Extracted text Start Marker
It's not a problem we can expect to be fixed by next week, since it really hasn't been fixed since 2006.  Rodgers simply has to get rid of the ball by his second or third read, as he did much of the preseason.  On one play, I watched Rodgers take the ball from center and look nowhere else but two receivers going up the right sideline until they got open.  It's too bad, because when Rodgers has time to pick apart a defense by going through his reads, he's right up there with Peyton Manning.

*  Speaking of Finley, in the second half,  the Eagles did a nice job neutralizing the guy allegedly apparently no one can neutralize.  Finley looked pretty gassed by the second quarter, so I don't know if it was as much what the Eagles did or if Finley was simply having an off day.

*  There's a reason I fell in love with Greg Jennings when he was a rookie.  After spending years watching Robert Ferguson falling backwards to avoid catching Brett Favre's errant throws, we finally had a receiver that would go up, get the ball, and make the play anyway.  The good news is Jennings is still doing it.  The bad news is that Rodgers is now throwing up errant throws.
Extracted text End Marker
| What you need to do |
1. Translate this sentence from the football commentary into Spanish: "The good news is Jennings is still doing it."
2. Answer these from the football commentary:
(a) Since what year has the problem not been fixed?
(b) To whom is Rodgers compared when he has time to go through his reads?
(c) By which quarter did Finley look pretty gassed?
3. In the football commentary, take the stretch from "It's not a problem" through "with Peyton Manning." and write it out again, substituting "wideouts" for "receivers".
Stored data Start Marker
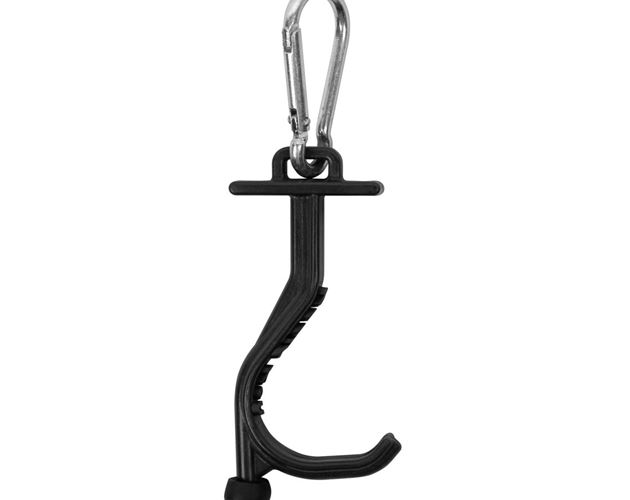 The Kooty Key Anti-Germ Utility Tool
Stored data End Marker
| Answers for this exercise |
1. La buena noticia es que Jennings sigue haciéndolo.

2.
(a) 2006
(b) Peyton Manning
(c) The second quarter

3.
It's not a problem we can expect to be fixed by next week, since it really hasn't been fixed since 2006.  Rodgers simply has to get rid of the ball by his second or third read, as he did much of the preseason.  On one play, I watched Rodgers take the ball from center and look nowhere else but two wideouts going up the right sideline until they got open.  It's too bad, because when Rodgers has time to pick apart a defense by going through his reads, he's right up there with Peyton Manning.